Il mondo dell’istruzione scende in piazza per protestare, i ricercatori e gli studenti salgono sui tetti delle facoltà universitarie ed occupano luoghi simbolo della storia e della cultura nazionale, Colosseo compreso, con un impatto mediatico strabiliante che rimbalza sui blog e sui siti.
I rettori e gli insegnanti affiancano questo movimento di opposizione saldando insieme, in un unico e comune sforzo di ribellione, generazioni diverse che rivestono ruoli diversi.
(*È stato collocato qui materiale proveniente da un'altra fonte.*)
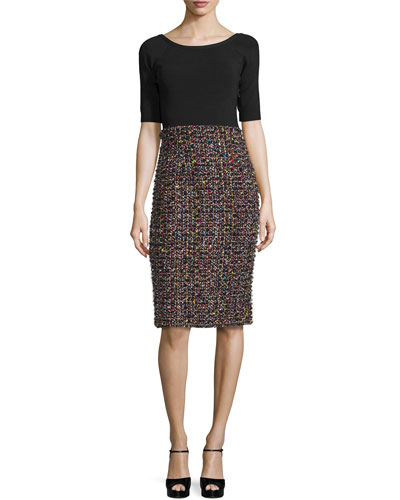 Sparkle Tweed Half-Sleeve Dress, Black/Multi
A macchia d’olio, la protesta si estende come un virus salvifico in tutto il Paese, riconsegnando la speranza che la società civile non sia morta sotto i colpi del bromuro di regime, della tv commerciale, del modello produci-consuma-crepa, del dominio dell’apparire/avere sull’essenza/essere, della dittatura del benessere privato sull’interesse pubblico, del liberismo senza regole che concepisce lo Stato sociale come una zavorra.
Insomma il berlusconismo non ha vinto totalmente, come è dimostrato da queste settimane di mobilitazione contro la riforma dell’istruzione firmata Gelmini.
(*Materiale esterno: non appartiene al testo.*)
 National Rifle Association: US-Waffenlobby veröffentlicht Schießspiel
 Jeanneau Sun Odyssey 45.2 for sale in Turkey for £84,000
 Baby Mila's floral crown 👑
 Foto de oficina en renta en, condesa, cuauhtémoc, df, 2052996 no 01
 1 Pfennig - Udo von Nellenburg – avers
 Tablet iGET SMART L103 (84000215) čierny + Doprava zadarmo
Una riforma che è distillato puro del berlusconismo, che rappresenta una negazione della democrazia, che risponde ad un piano preciso neo-autoritario messo a punto da questo esecutivo. Un piano che ha due terreni di intervento principali: l’istruzione e il lavoro. Piegare questi due pilastri della democrazia significa controllare la democrazia stessa.
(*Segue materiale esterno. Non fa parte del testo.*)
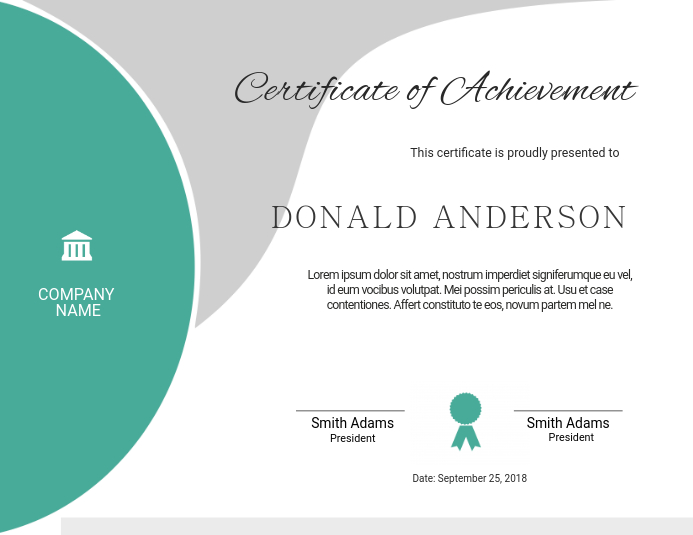 editable certificate template postermywall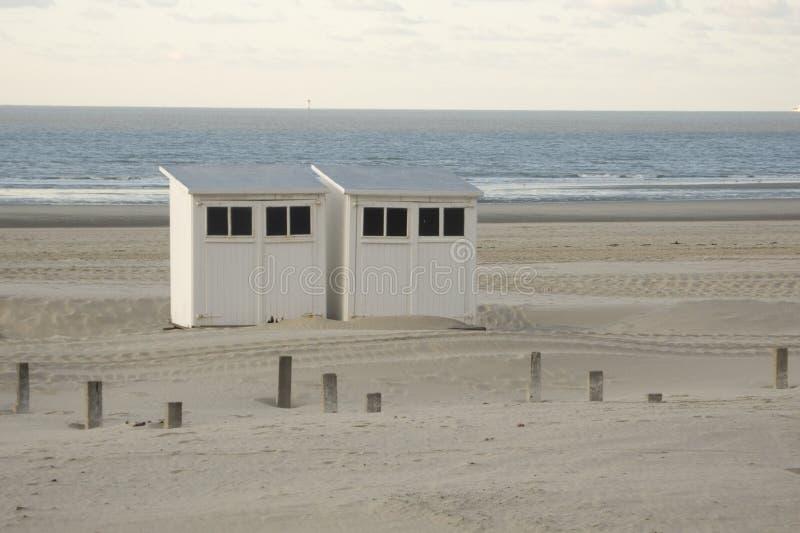De cabine van het strand royalty-vrije stock foto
Le scuole e le università ridotte a serbatoi di giovani cervelli spenti e le fabbriche a spazi di contenimento di automi meccanici, centrando così l’obiettivo: rendere le coscienze controllabili e manovrabili.
Riforma Gelmini e piano Marchionne-Confindustria-parte dei sindacati sono speculari perché servono lo stesso fine del governo. Un piano tanto pericoloso quanto vecchio, a cui risponde per fortuna la protesta sociale e la disobbedienza civile, che l’esecutivo cerca di criminalizzare e soprattutto di provocare, magari per mezzo della militarizzazione degli spazi del dissenso come accaduto a Roma: il Palazzo blindato durante l’approvazione del ddl Gelmini, un dispiegamento di forze dell’ordine dislocate per tutta la città, ridotta a paesaggio spettrale. Roma città fantasma da golpe.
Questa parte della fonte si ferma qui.